As DSTS existem há milênios, porém seu debate se intensificou durante as décadas de 80 e 90, com o aparecimento da AIDS, que vitimou milhares. Eles eles estão figuras de destaque no cenário musical brasileiro, como Cazuza e Renato Russo. Contudo, atualmente se tem a falsa ideia que esse mal foi superado, o que favorece a alta na taxa de proliferação.
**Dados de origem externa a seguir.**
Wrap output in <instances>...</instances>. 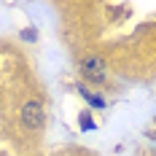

Em 1996 a medicina chegou ao coquetel de remédios hoje utilizado no tratamento dos infectados pelo vírus HIV. Com isso, o diagnóstico da doença deixou de ser uma pena de morte e aos infectados proporcionou agir como a maior parte dos portadores de doenças venéreas, que omitem sua condição frente a sociedade. Essa negação é motivada, principalmente, pela vergonha de possuir uma doença sexualmente transmissível em uma sociedade em que sexo é um tabu.
Em consequência dessa falta de visibilidade, nos últimos anos se falou menos sobre o assunto e foi estabelecido uma falsa segurança, da população, em relação ao controle de DSTS; que findou no aumento no número de casos. Principalmente entre os jovens, mais suscetíveis a fazer sexo sem proteção e ter múltiplos parceiros.
Para solucionar o caso, os Governos Estaduais de todos os entes da federação devem realizar uma campanha online em que divulguem os dados recentes sobre o aumento de infectados, com o intuito de lhes conceder visibilidade. Além disso, é imprescindível a inclusão, pelas escolas, de aulas de saúde sexual em seu currículo a partir dos anos finais do ensino fundamental e que o núcleo familiar desconstrua o conceito de sexo como tabu na criação dos filhos. Para mitigar o problema é necessário tornar sua existência conhecida.